As Iowa lawmakers dash to get bills out of committee in either the House or Senate, IPR Statehouse Correspondent Joyce Russell has her eye on a few big questions this week:
1. Can medical marijuana backers get a bill out of committee?
A bill to legalize production and distribution of marijuana for limited medical purposes would need to pass out of committee this week. The bill has Republican support and goes much further than the 2014 bill that made cannabis oil legal for parents to treat their children who suffer from epilepsy. But the Republican House Speaker, Linda Upmeyer doesn't seem interested at this point.
2. Will the feds hit the breaks on Governor Branstad's plan to privatize the management of Iowa's Medicaid?
Governor Terry Branstad would never go along with the Senate's plan to stop Iowa's Medicaid program from being handed over to three private companies, says IPR's Joyce Russell. Republicans in the Democratic-controlled Senate defected last week in voting with Democrats to stop the transition. The main argument there is that the program is not ready. The feds are getting close to the March 1st implementation date and would have to put a stop to the transition quickly.
3. Will a big fight play out over funding for the three regents universities?
Regents university presidents were at the statehouse as they are every year to ask for funding.

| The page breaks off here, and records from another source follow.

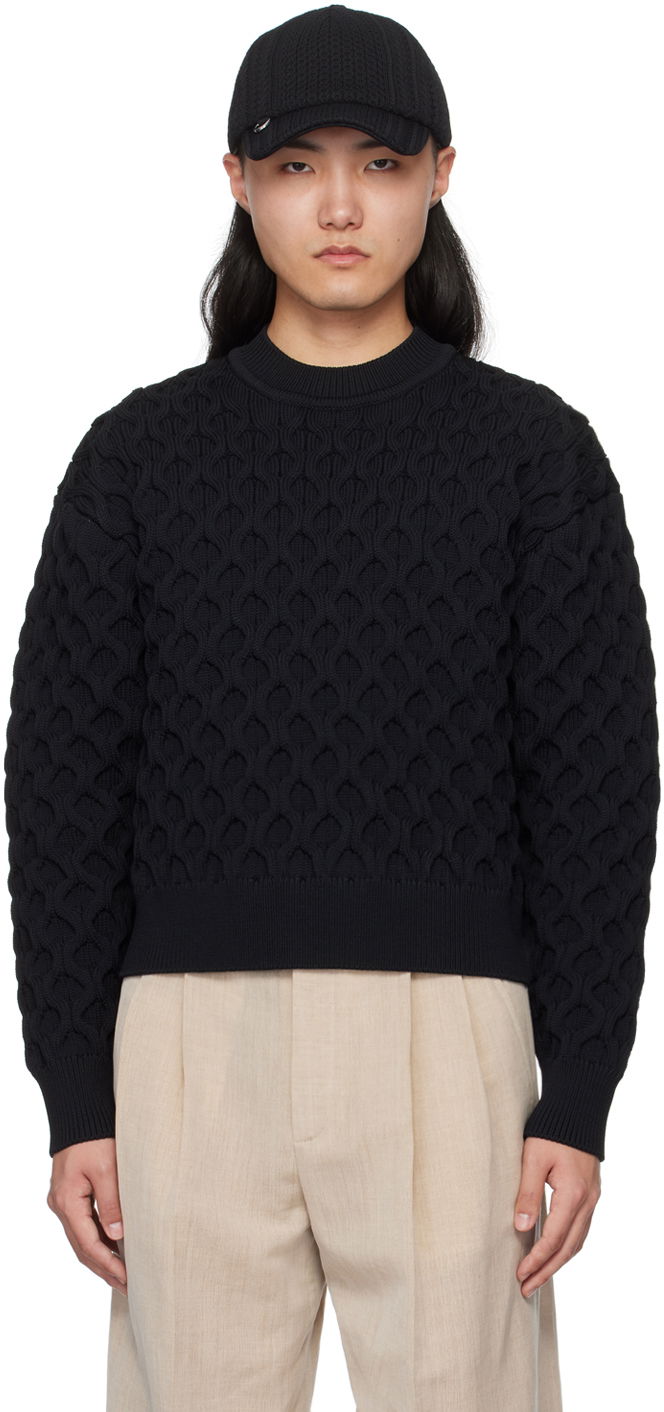 Džemper Jacquemus 'Le pull Torsade' Sweater Crna | 24E245KN301-2375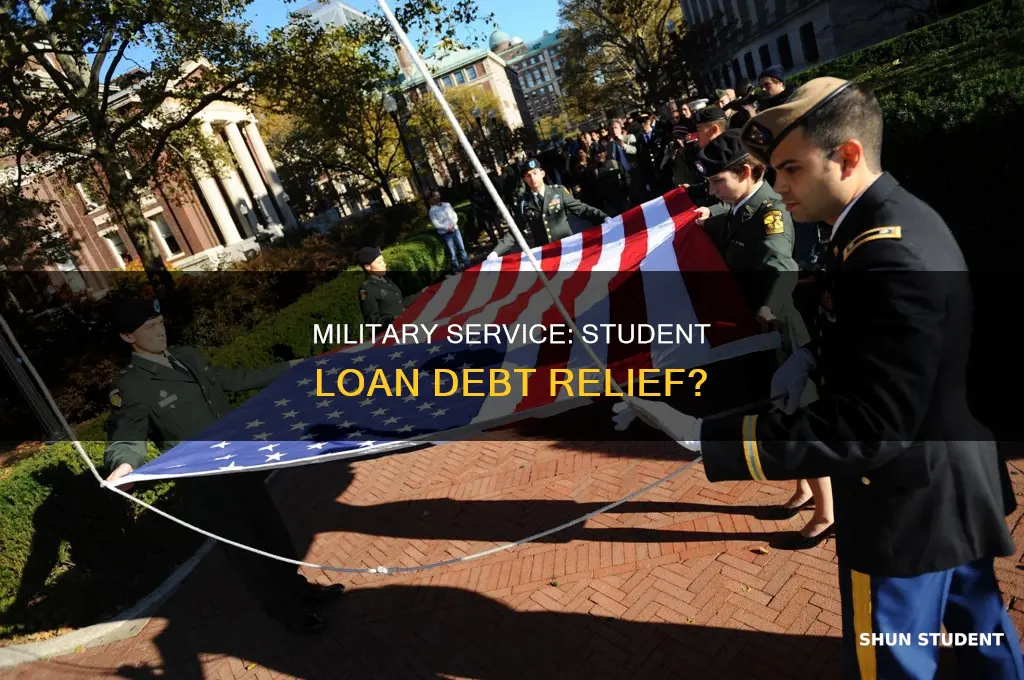 does military service pay for previous student loan debt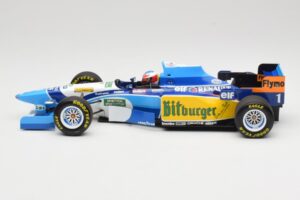 Benetton Renault B195 #1 M. Schumacher Winner Monaco GP 1995 Minichamps 1:18 510952301 Metal — zdjęcie 3 z 6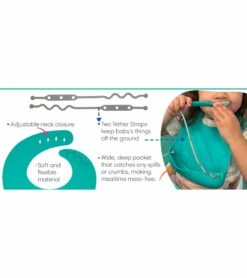 Busy Baby Bungee Bib & Utensil Bundle - Pewter -Baby Products Store busy baby bungee bib utensil bundle pewter 10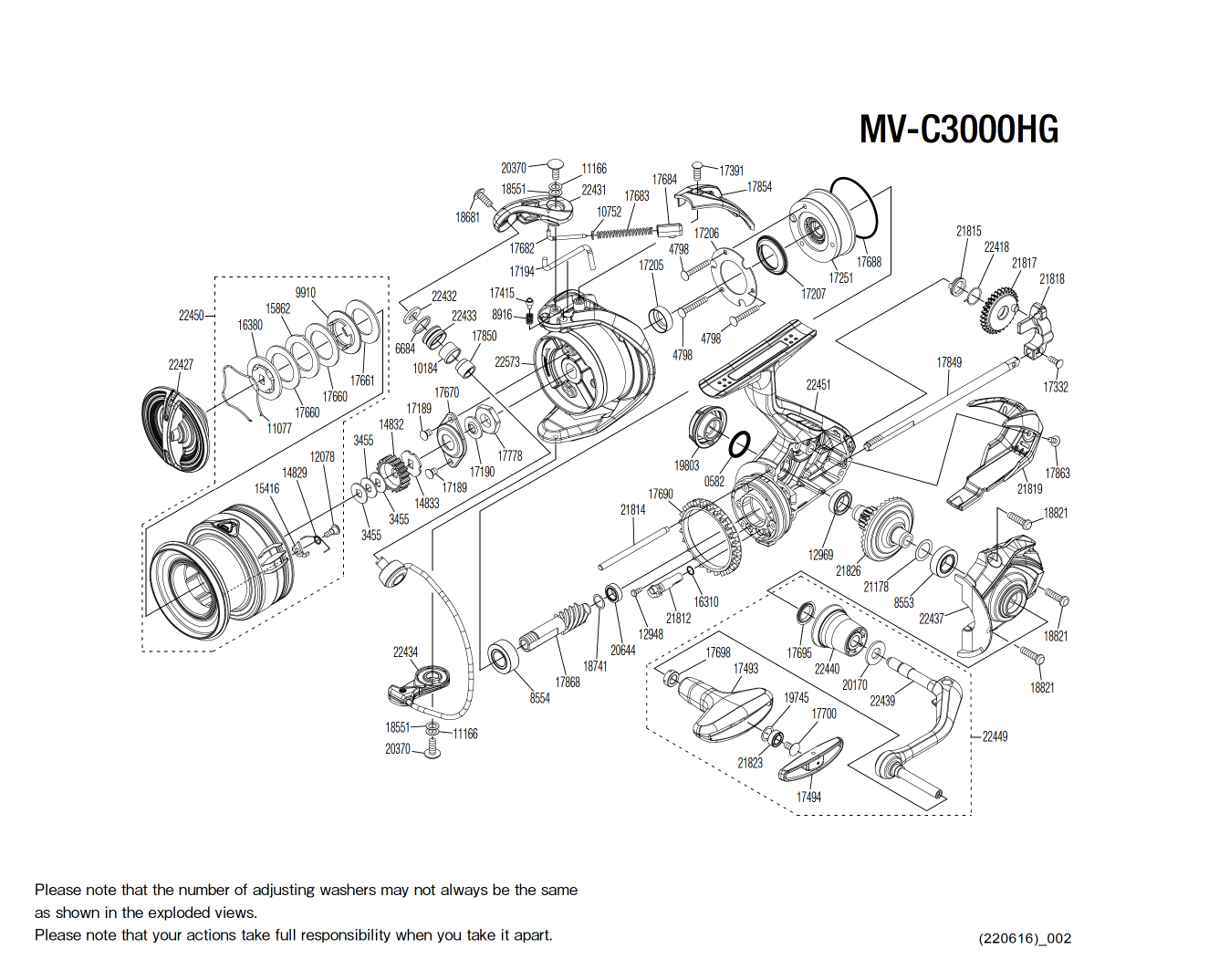 Peças de reposição para Miravel C3000 HG
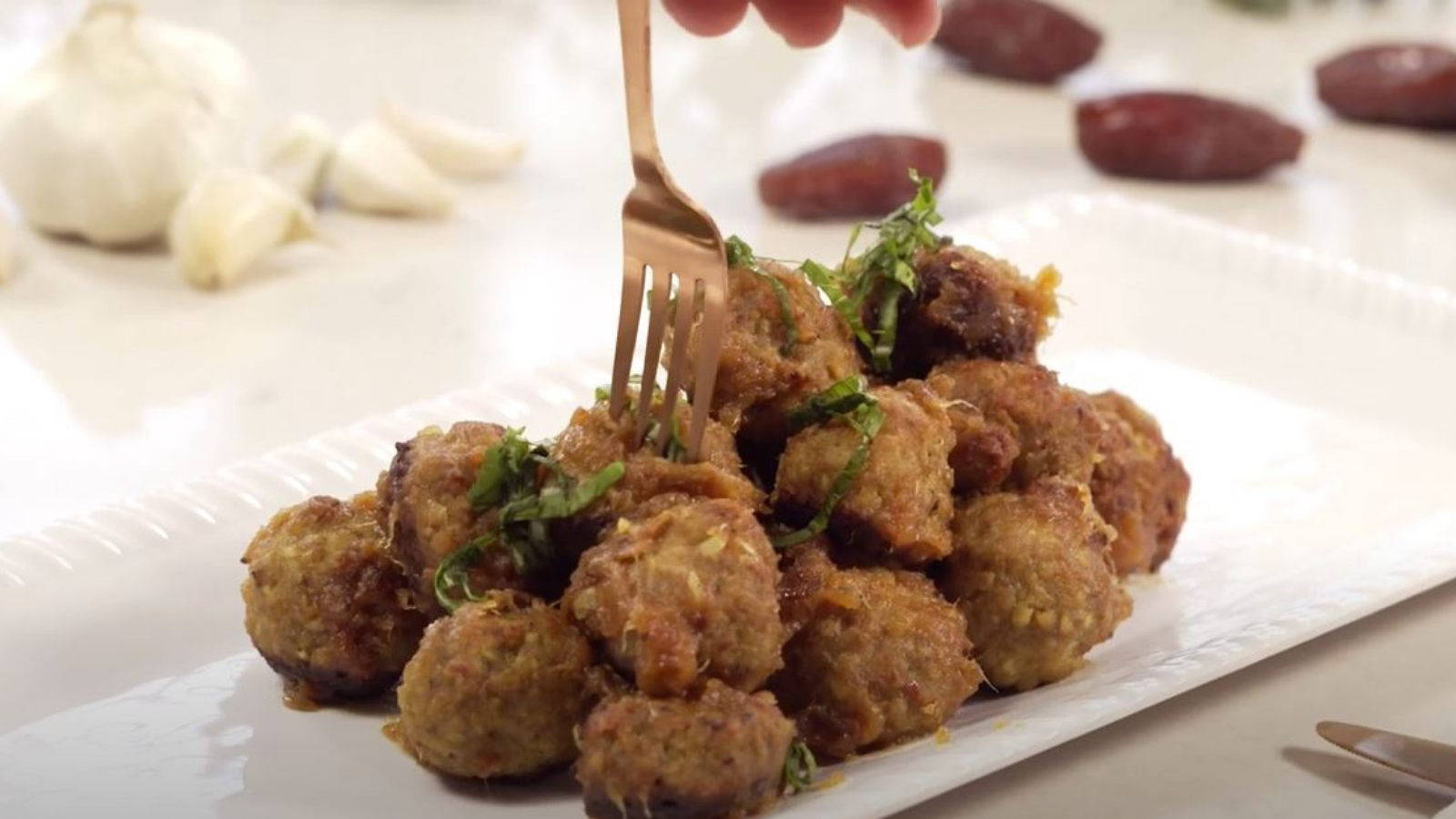 Lamb Meatballs with Medjool Date Glaze
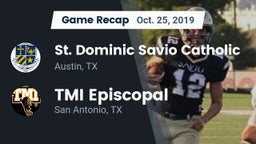 Recap: St. Dominic Savio Catholic  vs. TMI Episcopal  2019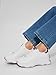 Guess Women's Calebb10 Sneaker, White/Pink 147, 7.5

They're seeking a $20 million increase next year. A tentative Senate budget has a roughly $20 million increase for the entire education budget. The governor recommends only $8 million to be shared among the three schools.
4. Will the legislature act if the Iowa Utilities Board approves the Bakken crude oil pipeline this week?
A Texas company wants to build a pipeline from northwest to southeast Iowa but needs to get approval from the Iowa Utilities Board. The board might make its final decision on Friday. Many in both parties don't like eminent domain, which could be used to clear the way for pipeline construction on private land. Russell says Republican Bobby Kaufmann is "the main man on eminent domain" and he says the legislature could step in to stop the pipeline, but he has no plans to do that.